Questo asse fiscale preoccupa, e non poco, Rutelli. Una preoccupazione che, per il momento, resta limitata ai colloqui privati. Ma che il vicepremier minaccia di rendere pubblica. Soprattutto se il vice ministro all’Economia continua a non dirgli come intende mettere mano alla riforma delle aliquote Irpef.
Gli schemi di riordino che gli hanno elaborato i suoi collaboratori non lo soddisfano. Condivide l’idea di ridurre la prima aliquota dal 23 al 20%; molto meno concorda con l’idea di recuperare gli 8 miliardi di minor gettito attraverso un aumento delle aliquote applicate sugli scaglioni intermedi. A farne le spese sarebbero soprattutto i redditi fra i 50 ed i 100mila euro. Cioè quella classe media a cui Rutelli guarda con interesse ed attenzione; e che rappresenta buona parte del suo elettorato.

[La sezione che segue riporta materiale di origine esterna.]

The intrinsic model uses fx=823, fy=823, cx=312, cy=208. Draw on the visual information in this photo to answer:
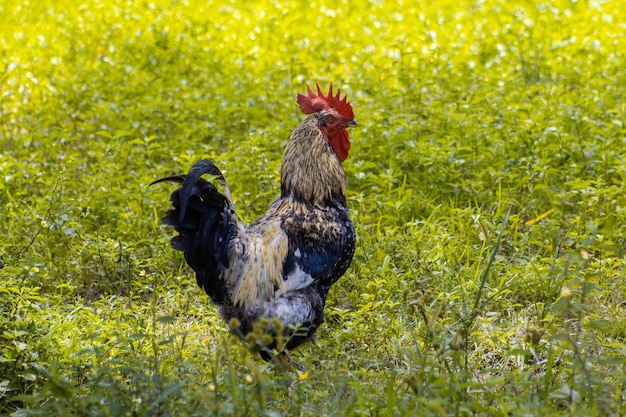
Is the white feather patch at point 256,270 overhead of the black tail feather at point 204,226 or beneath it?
beneath

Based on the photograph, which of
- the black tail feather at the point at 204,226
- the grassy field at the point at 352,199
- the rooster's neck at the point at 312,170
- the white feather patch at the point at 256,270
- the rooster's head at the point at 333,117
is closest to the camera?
the grassy field at the point at 352,199

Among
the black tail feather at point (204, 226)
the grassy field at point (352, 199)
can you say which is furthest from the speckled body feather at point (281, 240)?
the grassy field at point (352, 199)

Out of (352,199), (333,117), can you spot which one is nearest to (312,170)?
(333,117)

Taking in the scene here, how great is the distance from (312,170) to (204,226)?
74 cm

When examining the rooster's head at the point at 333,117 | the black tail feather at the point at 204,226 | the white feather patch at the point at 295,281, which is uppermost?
the rooster's head at the point at 333,117

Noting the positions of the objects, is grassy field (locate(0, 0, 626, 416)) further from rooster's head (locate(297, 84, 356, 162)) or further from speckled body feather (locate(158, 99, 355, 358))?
rooster's head (locate(297, 84, 356, 162))

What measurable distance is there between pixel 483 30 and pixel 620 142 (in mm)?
2718

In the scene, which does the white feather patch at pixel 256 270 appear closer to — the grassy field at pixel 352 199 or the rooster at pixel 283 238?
the rooster at pixel 283 238

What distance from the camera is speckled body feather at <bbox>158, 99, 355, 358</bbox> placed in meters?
3.60

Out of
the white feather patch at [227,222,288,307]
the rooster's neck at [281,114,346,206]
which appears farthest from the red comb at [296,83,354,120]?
the white feather patch at [227,222,288,307]

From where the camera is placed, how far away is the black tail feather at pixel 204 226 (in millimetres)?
3516

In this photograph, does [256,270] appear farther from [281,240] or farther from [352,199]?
[352,199]

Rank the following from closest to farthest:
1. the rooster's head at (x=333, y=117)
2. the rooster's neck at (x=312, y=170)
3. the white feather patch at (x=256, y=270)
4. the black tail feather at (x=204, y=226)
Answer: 1. the black tail feather at (x=204, y=226)
2. the white feather patch at (x=256, y=270)
3. the rooster's neck at (x=312, y=170)
4. the rooster's head at (x=333, y=117)

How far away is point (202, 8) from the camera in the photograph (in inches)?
360
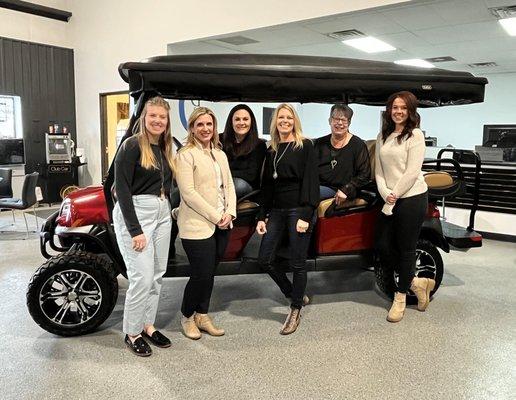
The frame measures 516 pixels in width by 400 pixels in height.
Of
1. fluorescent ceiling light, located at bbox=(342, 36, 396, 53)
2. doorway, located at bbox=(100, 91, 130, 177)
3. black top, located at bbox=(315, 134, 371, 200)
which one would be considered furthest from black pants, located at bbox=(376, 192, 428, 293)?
doorway, located at bbox=(100, 91, 130, 177)

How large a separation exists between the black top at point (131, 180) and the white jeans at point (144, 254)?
0.06 metres

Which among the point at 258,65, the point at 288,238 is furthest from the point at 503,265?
the point at 258,65

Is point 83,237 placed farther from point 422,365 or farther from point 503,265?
point 503,265

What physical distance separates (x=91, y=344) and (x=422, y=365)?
2.11 m

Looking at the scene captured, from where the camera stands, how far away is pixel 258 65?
3135 millimetres

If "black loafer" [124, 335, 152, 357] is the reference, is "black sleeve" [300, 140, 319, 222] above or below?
above

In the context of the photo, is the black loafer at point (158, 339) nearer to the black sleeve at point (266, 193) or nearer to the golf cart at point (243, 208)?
the golf cart at point (243, 208)

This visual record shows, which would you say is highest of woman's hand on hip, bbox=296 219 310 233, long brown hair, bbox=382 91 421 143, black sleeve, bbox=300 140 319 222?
long brown hair, bbox=382 91 421 143

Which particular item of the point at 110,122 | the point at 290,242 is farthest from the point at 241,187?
the point at 110,122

Un altro elemento della politica fiscale che Rutelli vorrebbe conoscere meglio è l’aumento della tassazione sulle rendite finanziarie. A differenza del riordino delle aliquote Irpef - come più volte avrebbe ricordato ai suoi interlocutori dell’Economia - questa misura era compresa nel programma dell’Unione. Ma in quel programma c’era anche scritto che sarebbero stati esclusi dall’aumento i piccoli capitali. Il vice presidente del Consiglio - e non solo lui nel governo - vorrebbe capire come sarà possibile introdurre le griglie di esclusione. L’ipotesi di denunciare i patrimoni investiti in titoli nella dichiarazione dei redditi (cioè, mettere i Bot nel 740) non lo convince fino in fondo. E sempre per lo stesso motivo: vedrebbe nell’operazione un appesantimento fiscale a carico delle fasce di reddito che lo hanno votato.


La vicenda Telecom e le divisioni interne alla maggioranza rischiano di rendere ancora più complicata l’elaborazione della manovra da 30 miliardi per il 2007. Prima di partire per Singapore, Padoa Schioppa aveva individuato 8 dei 20 miliardi di risparmi. Visco era vicino ai suoi 10. Ma ora Rutelli rischia di rimettere tutto in discussione.